Treatment with growth hormone-containing medicinal products may reduce insulin sensitivity and induce hyperglycaemia. Additional monitoring should be considered in patients treated with somatrogon who have glucose intolerance or additional risk factors for diabetes. In patients treated with somatrogon who have diabetes mellitus, dose adjustment of antihyperglycaemic medicinal products may be necessary (see section 4.5).

Neoplasm

In patients with a previous malignancy, particular attention should be paid to signs and symptoms of relapse. Patients with existing tumors or growth hormone deficiency secondary to an intracranial lesion should be monitored regularly for progression or recurrence of the underlying disease. An increased risk of a second neoplasm has been reported in patients who have survived childhood cancer and who have been treated with somatropin after their first neoplasm. The second neoplasms are most commonly intracranial tumors, particularly meningiomas, in patients treated with somatropin.

with radiotherapy to the head for a first neoplasm.

Benign intracranial hypertension

Intracranial hypertension (IH) with papilloedema, ataxia, visual changes, headache, nausea and/or vomiting has been reported in a small number of patients treated with growth hormone-containing medicinal products. Fundoscopic examination is recommended at the start of treatment and as clinically indicated. Somatrogon should be temporarily discontinued in patients with clinical or fundoscopic evidence of IH. There are currently insufficient data to provide specific advice on the continuation of growth hormone treatment in patients with resolved IH. If somatrogon treatment is restarted, monitoring for signs and symptoms of IH is necessary.

Acute critical illness

In critically ill adult patients suffering from complications following open heart surgery, abdominal surgery, accidental polytrauma or acute respiratory failure, mortality was higher in patients treated with 5.3 mg or 8 mg somatropin daily (i.e. 37.1 - 56 mg/week) compared to patients receiving placebo, 42% versus 19%. Based on these data, such patients should not be treated with somatrogon. As there are no safety data available on the use of growth hormone as replacement therapy in patients with acute critical illness, the benefits of continuing somatrogon treatment in this situation should be carefully weighed against the possible risks. In all patients who develop other or similar acute critical conditions, the benefits of somatrogon treatment should be weighed against the possible risks.

Pancreatitis

Although rare in patients treated with growth hormone-containing medicinal products, pancreatitis should be considered in patients treated with somatrogon who develop severe abdominal pain during treatment.

Scoliosis

Since somatrogon increases growth velocity, signs of development or progression of scoliosis should be monitored during treatment.

Epiphyseal disorders

Epiphyseal disorders, including slipped capital femoral epiphysis, may occur more frequently in patients with endocrine disorders or in patients with rapid growth. All pediatric patients who develop lameness or complain of hip or knee pain during treatment should be carefully evaluated.

Oral estrogen therapy

Oral estrogen affects the response of IGF-1 to growth hormone. If a patient taking somatrogon starts or stops oral estrogen therapy, IGF-1 levels should be monitored to determine whether the dose of growth hormone needs to be adjusted to maintain serum IGF-1 levels within the normal range (see section 4.2). In patients on oral estrogen therapy, a higher dose of somatrogon may be required to achieve the therapeutic goal (see section 4.5).

Excipients

Sodium content

This medicinal product contains less than 1 mmol sodium (23 mg) per dose, i.e. essentially sodium-free.

Metacresol

Myositis is a very rare adverse event that may be related to the preservative metacresol. In case of myalgia or disproportionate pain at the injection site, myositis should be considered and, if confirmed, alternative growth hormone medicinal products that do not contain metacresol should be used.

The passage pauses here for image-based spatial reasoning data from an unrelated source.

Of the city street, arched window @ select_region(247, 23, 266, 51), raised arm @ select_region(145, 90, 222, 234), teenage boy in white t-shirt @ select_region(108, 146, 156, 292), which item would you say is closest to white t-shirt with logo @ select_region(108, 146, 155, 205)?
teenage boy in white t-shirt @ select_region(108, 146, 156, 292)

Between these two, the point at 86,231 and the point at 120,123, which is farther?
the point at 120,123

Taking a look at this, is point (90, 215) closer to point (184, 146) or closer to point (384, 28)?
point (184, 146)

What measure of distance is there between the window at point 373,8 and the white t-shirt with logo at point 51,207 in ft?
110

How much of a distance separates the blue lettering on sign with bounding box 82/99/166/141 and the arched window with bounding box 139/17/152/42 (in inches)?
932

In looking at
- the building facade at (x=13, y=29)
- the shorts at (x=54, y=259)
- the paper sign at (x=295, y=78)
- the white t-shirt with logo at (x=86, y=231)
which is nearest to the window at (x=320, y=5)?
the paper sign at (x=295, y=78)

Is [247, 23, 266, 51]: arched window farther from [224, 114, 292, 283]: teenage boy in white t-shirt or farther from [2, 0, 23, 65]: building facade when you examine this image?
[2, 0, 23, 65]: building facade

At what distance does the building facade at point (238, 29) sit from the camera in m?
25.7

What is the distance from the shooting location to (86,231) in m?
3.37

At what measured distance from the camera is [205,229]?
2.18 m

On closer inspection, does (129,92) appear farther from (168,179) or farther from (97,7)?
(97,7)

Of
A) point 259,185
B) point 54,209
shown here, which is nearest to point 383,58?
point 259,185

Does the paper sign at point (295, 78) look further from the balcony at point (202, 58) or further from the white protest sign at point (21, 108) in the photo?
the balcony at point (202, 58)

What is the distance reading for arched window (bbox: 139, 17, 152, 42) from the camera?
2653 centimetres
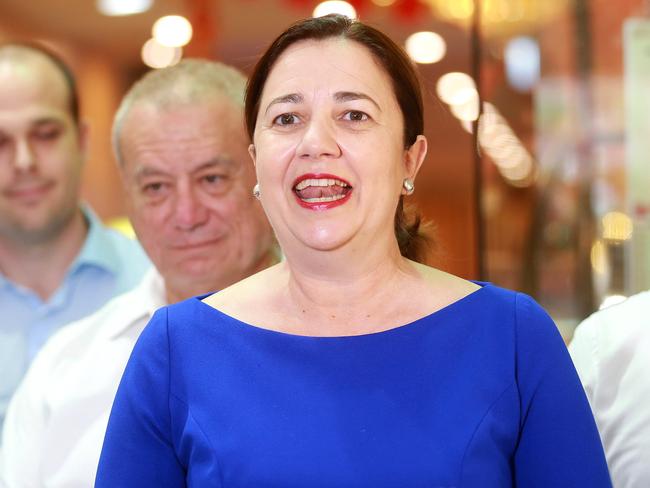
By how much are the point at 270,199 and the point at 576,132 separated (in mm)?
2234

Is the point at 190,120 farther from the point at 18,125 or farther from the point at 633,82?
the point at 633,82

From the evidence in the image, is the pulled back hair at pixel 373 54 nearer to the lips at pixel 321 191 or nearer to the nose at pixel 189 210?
the lips at pixel 321 191

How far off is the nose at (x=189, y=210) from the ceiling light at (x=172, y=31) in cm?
340

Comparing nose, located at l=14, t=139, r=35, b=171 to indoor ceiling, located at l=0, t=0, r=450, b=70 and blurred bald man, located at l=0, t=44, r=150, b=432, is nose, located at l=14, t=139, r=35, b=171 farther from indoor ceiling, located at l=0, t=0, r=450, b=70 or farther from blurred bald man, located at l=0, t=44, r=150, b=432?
indoor ceiling, located at l=0, t=0, r=450, b=70

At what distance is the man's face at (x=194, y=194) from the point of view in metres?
2.04

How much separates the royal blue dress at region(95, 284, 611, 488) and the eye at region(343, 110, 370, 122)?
309 millimetres

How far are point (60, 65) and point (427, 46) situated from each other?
63.9 inches

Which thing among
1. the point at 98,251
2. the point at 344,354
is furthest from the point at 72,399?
the point at 344,354

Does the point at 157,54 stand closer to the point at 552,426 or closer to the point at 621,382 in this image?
the point at 621,382

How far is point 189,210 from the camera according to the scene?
6.62 ft

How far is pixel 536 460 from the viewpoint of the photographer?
4.50 ft

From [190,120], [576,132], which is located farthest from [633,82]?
[190,120]

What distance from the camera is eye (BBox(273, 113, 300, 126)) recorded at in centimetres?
146

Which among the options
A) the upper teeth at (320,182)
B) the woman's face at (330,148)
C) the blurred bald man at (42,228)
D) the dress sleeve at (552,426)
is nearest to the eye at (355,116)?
the woman's face at (330,148)
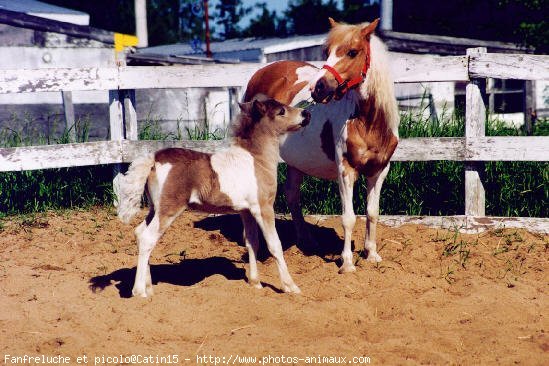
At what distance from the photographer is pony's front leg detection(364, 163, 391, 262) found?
20.6 feet

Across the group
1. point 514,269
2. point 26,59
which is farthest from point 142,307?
point 26,59

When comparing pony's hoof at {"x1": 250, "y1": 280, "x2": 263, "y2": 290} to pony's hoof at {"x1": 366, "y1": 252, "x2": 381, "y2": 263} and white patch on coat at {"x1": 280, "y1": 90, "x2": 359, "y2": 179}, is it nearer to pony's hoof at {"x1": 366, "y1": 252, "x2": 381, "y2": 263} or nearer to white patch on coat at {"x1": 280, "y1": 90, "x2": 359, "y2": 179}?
pony's hoof at {"x1": 366, "y1": 252, "x2": 381, "y2": 263}

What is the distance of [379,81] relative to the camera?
588cm

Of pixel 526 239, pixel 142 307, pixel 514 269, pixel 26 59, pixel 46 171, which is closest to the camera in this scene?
pixel 142 307

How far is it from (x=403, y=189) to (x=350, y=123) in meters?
1.84

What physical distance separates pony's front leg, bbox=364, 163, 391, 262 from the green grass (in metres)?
1.20

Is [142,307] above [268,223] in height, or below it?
below

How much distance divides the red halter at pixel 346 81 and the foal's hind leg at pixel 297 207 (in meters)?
1.69

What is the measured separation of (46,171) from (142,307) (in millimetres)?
3796

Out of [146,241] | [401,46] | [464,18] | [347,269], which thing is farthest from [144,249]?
[464,18]

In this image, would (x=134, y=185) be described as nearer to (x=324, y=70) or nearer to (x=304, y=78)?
(x=324, y=70)

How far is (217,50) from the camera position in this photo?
2383 cm

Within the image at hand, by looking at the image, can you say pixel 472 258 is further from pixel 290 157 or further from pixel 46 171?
pixel 46 171

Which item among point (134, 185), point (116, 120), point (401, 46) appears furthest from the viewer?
point (401, 46)
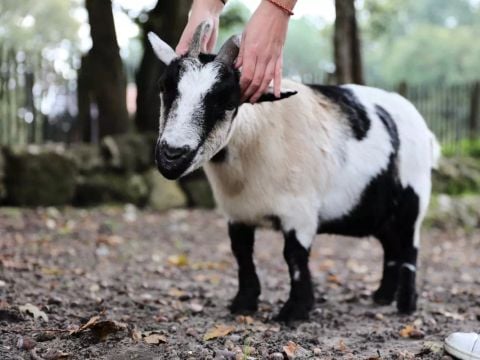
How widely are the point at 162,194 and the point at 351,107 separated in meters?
5.92

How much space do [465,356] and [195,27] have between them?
6.67ft

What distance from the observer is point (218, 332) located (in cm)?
331

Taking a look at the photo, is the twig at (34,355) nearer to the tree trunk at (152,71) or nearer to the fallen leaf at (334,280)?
the fallen leaf at (334,280)

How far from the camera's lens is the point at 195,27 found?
3.36 metres

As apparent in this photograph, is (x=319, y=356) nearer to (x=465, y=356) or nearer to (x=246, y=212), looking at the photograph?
(x=465, y=356)

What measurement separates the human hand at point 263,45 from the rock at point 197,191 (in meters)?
7.02

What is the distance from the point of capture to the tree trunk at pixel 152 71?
10.4 metres

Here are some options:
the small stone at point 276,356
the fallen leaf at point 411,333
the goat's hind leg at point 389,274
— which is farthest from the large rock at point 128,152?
the small stone at point 276,356

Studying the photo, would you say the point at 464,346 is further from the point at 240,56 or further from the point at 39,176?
the point at 39,176

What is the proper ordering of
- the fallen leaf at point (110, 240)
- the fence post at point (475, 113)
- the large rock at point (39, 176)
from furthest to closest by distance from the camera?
the fence post at point (475, 113), the large rock at point (39, 176), the fallen leaf at point (110, 240)

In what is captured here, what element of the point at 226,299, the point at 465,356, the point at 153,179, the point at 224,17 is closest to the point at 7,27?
the point at 224,17

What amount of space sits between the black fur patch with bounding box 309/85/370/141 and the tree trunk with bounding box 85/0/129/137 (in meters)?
6.19

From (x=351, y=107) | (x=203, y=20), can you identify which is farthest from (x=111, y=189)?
(x=203, y=20)

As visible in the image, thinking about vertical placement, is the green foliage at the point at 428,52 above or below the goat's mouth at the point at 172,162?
above
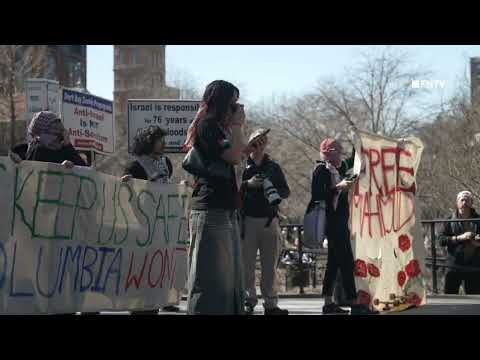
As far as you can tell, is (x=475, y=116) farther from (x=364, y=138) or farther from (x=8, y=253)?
(x=8, y=253)

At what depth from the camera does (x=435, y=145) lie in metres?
40.0

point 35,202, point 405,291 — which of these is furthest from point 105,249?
point 405,291

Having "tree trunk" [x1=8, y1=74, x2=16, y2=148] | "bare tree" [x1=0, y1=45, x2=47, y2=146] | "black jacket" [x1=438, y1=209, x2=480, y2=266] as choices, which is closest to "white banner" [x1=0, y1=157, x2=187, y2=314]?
"black jacket" [x1=438, y1=209, x2=480, y2=266]

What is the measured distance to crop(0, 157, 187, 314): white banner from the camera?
24.6ft

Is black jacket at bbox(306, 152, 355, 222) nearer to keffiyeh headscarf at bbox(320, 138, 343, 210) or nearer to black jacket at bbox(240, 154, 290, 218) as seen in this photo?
keffiyeh headscarf at bbox(320, 138, 343, 210)

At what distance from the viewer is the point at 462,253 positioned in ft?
43.8

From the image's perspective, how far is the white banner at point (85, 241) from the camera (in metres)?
7.51

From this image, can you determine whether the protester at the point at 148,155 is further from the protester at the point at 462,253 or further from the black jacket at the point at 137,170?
the protester at the point at 462,253

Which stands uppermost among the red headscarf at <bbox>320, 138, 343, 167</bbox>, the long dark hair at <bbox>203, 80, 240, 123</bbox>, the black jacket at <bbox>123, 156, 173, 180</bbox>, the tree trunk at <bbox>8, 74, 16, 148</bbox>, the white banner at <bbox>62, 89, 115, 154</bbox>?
the tree trunk at <bbox>8, 74, 16, 148</bbox>

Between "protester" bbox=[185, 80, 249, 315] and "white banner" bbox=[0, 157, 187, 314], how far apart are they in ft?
4.21

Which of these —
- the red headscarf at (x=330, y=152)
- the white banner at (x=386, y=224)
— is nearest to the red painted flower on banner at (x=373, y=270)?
the white banner at (x=386, y=224)
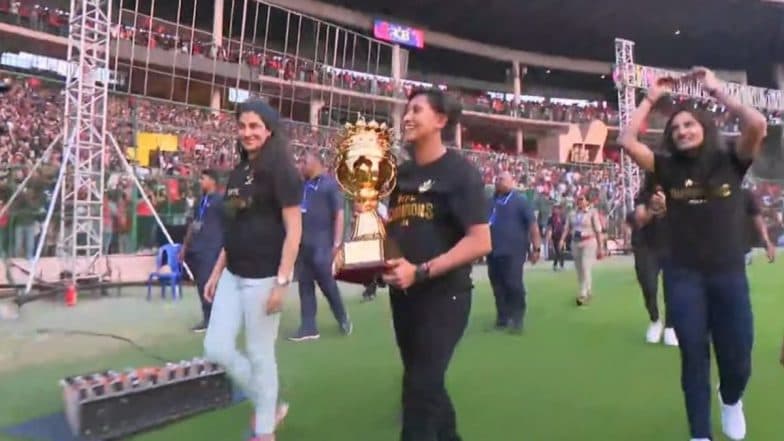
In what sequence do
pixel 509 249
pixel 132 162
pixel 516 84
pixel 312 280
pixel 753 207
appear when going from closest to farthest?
pixel 753 207
pixel 312 280
pixel 509 249
pixel 132 162
pixel 516 84

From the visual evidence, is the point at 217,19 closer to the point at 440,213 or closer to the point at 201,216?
the point at 201,216

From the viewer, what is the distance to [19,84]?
68.6ft

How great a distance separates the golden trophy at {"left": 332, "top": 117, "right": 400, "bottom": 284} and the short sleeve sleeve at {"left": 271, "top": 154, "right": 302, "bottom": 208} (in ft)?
0.78

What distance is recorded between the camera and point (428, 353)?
111 inches

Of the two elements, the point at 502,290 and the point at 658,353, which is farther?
the point at 502,290

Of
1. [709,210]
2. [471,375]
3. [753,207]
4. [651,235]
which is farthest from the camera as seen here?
[651,235]

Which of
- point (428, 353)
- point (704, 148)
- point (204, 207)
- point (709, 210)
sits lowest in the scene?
point (428, 353)

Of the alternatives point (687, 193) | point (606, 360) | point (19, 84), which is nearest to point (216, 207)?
point (606, 360)

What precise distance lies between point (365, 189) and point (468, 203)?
2.15 feet

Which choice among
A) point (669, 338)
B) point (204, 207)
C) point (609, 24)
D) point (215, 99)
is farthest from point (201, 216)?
point (609, 24)

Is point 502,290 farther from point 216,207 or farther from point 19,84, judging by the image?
point 19,84

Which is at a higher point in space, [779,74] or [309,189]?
[779,74]

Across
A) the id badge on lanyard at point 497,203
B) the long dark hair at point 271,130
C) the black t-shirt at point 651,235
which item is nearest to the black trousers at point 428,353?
the long dark hair at point 271,130

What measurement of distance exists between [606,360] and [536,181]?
27.4 meters
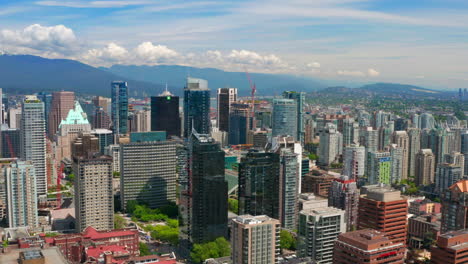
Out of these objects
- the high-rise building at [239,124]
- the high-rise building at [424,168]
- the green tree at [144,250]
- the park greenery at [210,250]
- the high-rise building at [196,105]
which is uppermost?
the high-rise building at [196,105]

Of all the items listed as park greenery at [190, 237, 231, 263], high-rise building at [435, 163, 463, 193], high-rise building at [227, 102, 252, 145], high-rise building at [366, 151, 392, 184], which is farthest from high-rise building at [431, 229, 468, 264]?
high-rise building at [227, 102, 252, 145]

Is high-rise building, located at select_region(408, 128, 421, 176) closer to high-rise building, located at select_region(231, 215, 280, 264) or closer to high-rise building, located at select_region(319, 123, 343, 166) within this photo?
high-rise building, located at select_region(319, 123, 343, 166)

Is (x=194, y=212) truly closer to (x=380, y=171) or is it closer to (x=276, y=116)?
(x=380, y=171)

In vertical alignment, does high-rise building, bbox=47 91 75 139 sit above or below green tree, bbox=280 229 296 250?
above

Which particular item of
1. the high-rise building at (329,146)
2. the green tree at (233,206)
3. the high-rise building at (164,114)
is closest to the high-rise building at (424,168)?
the high-rise building at (329,146)

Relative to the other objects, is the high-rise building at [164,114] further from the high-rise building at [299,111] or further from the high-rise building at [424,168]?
the high-rise building at [424,168]

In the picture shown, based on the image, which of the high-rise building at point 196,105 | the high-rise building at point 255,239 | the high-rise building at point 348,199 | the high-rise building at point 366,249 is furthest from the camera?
the high-rise building at point 196,105

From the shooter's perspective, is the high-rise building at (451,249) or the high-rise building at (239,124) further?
the high-rise building at (239,124)

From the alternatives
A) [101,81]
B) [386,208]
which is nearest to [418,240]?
[386,208]
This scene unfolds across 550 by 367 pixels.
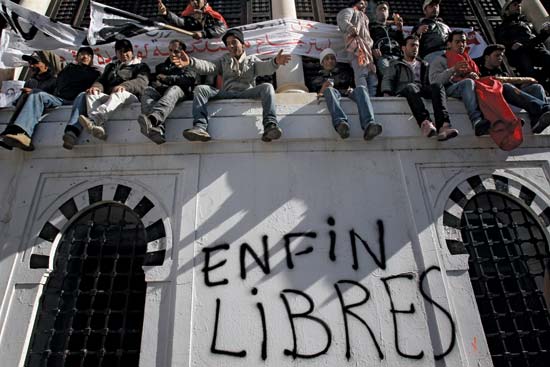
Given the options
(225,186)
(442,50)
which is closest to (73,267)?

Thyroid medicinal products

Treatment with growth hormone administered once daily may unmask previously undiagnosed or subclinical central hypothyroidism. Initiation or adjustment of thyroxine replacement therapy may be necessary (see section 4.4).

Oral estrogen therapy

Patients on oral estrogen-containing therapy may require a higher dose of somatrogon to achieve the therapeutic goal (see section 4.4).

Products metabolized by cytochrome P450

Drug-drug interaction studies have not been conducted with somatrogon.

Somatrogon has been shown to induce CYP3A4 mRNA expression in vitro. The clinical significance of this is unknown. Studies with other human growth hormone (hGH) receptor agonists conducted in growth hormone deficient children and adults and healthy elderly men suggest that administration may increase the clearance of compounds known to be metabolised by cytochrome P450 isoenzymes, particularly CYP3A. The clearance of compounds metabolised by CYP3A4 (e.g. sex steroids, corticosteroids, anticonvulsants and cyclosporine) may be increased and may result in lower exposure to these compounds.

Pregnancy

Pregnancy

There are no data from the use of somatrogon in pregnant women. Animal studies do not indicate direct or indirect harmful effects with respect to reproductive toxicity (see

section 5.3). Ngenla is not recommended during pregnancy and in women of childbearing potential not using contraception.

Breastfeeding

It is not known whether somatrogon/metabolites are excreted in human milk. A risk to the newborn/infants cannot be excluded. A decision must be made whether to discontinue breast-feeding or to discontinue/abstain from somatrogon therapy, taking into account the benefit of breast-feeding for the child and the benefit of therapy for the woman.

Fertility

The risk of infertility in women or men of reproductive potential has not been studied in humans. In a study in rats, male and female fertility was not affected (see section 5.3).

Driving

Ngenla has no or negligible influence on the ability to drive and use machines.

Adverse reactions

Summary of the safety profile

The most commonly reported adverse reactions following treatment with somatrogon were injection site reactions (ISR) (25.1%), headache (10.7%) and pyrexia (10.2%).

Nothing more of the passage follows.